WHAT TO WORK ON -
[A] In the excerpt, where did the cart horses that Dad wintered work during the summers?
[B] Extract the part of the excerpt between "What were things" and "Was it safe?", inclusive.

EXCERPT -
################

Animals play a big role in the Sleuth Sisters Mysteries, starting in Book 2. I didn't get how much pets and livestock affected me until I started writing this series. In my life I only spent one span of time without a pet, and that was my freshman year of college, when I lived in a dormitory. Other than that I had chickens, cows, horses, pigs, geese, dogs, cats, rabbits, birds, and a few temporary "pets" like an baby raccoon or a fawn whose mother was killed by violators.

Like Faye in the Sleuth Sisters books, my younger sister was a horse nut. We started with ponies in the '60s and graduated to horses. Dad wintered a few cart horses that worked on Mackinac Island in the summers, and we learned to ride on their wide backs. We also learned about their tough mouths and distinct personalities. Eventually my sister was allowed to keep one for her own. Soon that horse was going to shows all over northern Michigan, and she often won top prizes despite some judges who sneered at her size. No, she wasn't really a saddle horse, but she'd do anything my sister asked of her, so she left with blue ribbons more often than not.

Drawing on those long-ago experiences has been fun, and I think it enriches the series. How about your favorite childhood animals?

Book Six

Wednesday, July 10, 2019

Sisters: Where You Came In

There's a lot of study of birth order and how it affects a person's behavior. I suppose it has to have some effect, but so do a lot of other things. Here are a few.

What were things like for your parents when you were born? Were they happy? Financially secure? Ready for a baby...or another baby?

What's the setting for your childhood? Did you have wide open spaces to roam? Was it safe?

What was the family dynamic? Were there siblings? Grandparents? Extended family nearby?


Answers will vary, but here's a short version of my early life. My parents were rural and poor but happy and hard-working in 1950. They lived on a family farm, so while there wasn't a lot of money, we always had lots to eat. I was their first child as a couple, and while the family eagerly awaited a male child (Dad was the only son of an only surviving son), I never felt unwelcome for being a girl.

The farm was safe, and I went pretty much anywhere I chose from daylight till dark, either alone of with my sisters and a large group of cousins who visited often. My grandparents' house was steps away from ours, and I was in and out of their house all day. It was the childhood America thinks of when they consider the "good old days," but I'm aware that things were not like that for many people back then.

################

INFORMATION PROVIDED -
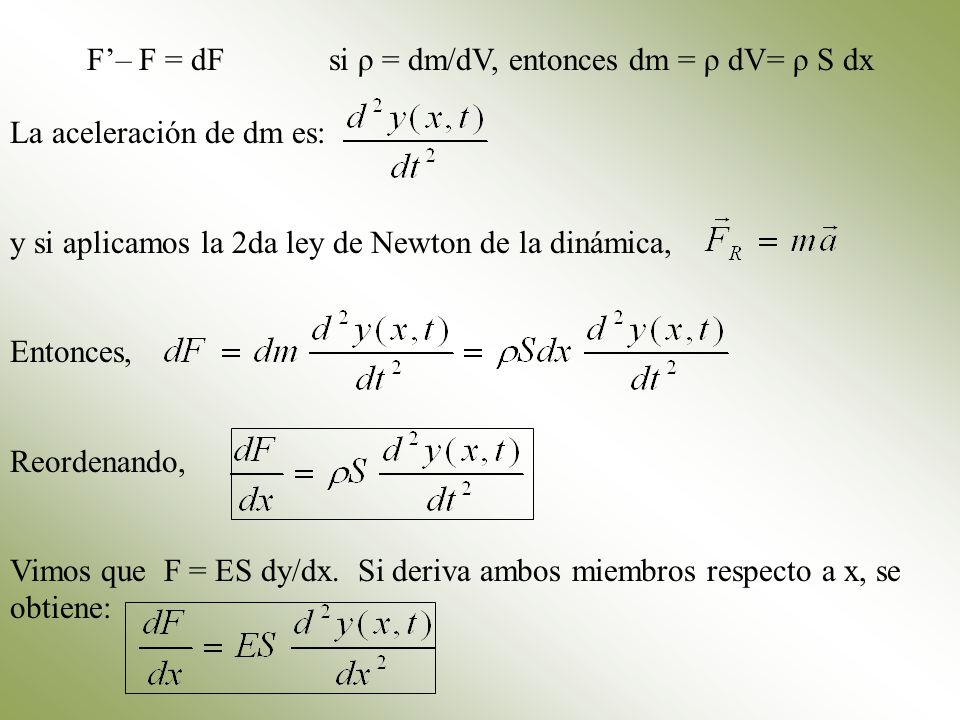 F’– F = dF si ρ = dm/dV, entonces dm = ρ dV= ρ S dx

La aceleración de dm es: $\frac{d^2y(x,t)}{dt^2}$

y si aplicamos la 2da ley de Newton de la dinámica, $\vec{F}_R = m\vec{a}$

Entonces, $dF = dm\frac{d^2y(x,t)}{dt^2} = \rho S dx\frac{d^2y(x,t)}{dt^2}$

Reordenando, $\frac{dF}{dx} = \rho S\frac{d^2y(x,t)}{dt^2}$

Vimos que F = ES dy/dx. Si deriva ambos miembros respecto a x, se obtiene: $\frac{dF}{dx} = ES\frac{d^2y(x,t)}{dx^2}$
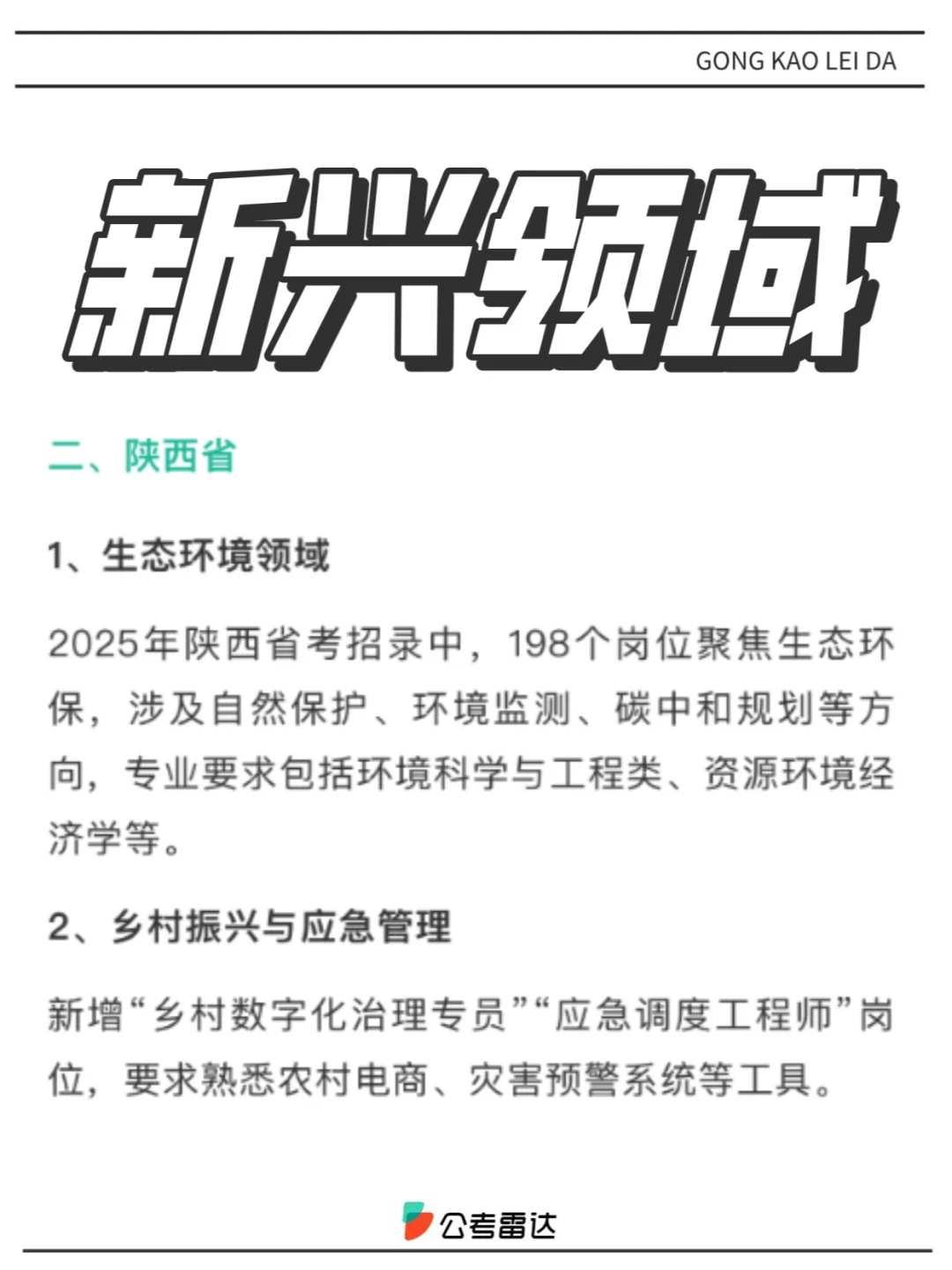 GONG KAO LEI DA

新兴领域

二、陕西省

1、生态环境领域

2025年陕西省考招录中，198个岗位聚焦生态环保，涉及自然保护、环境监测、碳中和规划等方向，专业要求包括环境科学与工程类、资源环境经济学等。

2、乡村振兴与应急管理

新增“乡村数字化治理专员”“应急调度工程师”岗位，要求熟悉农村电商、灾害预警系统等工具。

公考雷达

################

RESPONSES BY ITEM NUMBER -
[A] They worked on Mackinac Island.

[B]
What were things like for your parents when you were born? Were they happy? Financially secure? Ready for a baby...or another baby?

What's the setting for your childhood? Did you have wide open spaces to roam? Was it safe?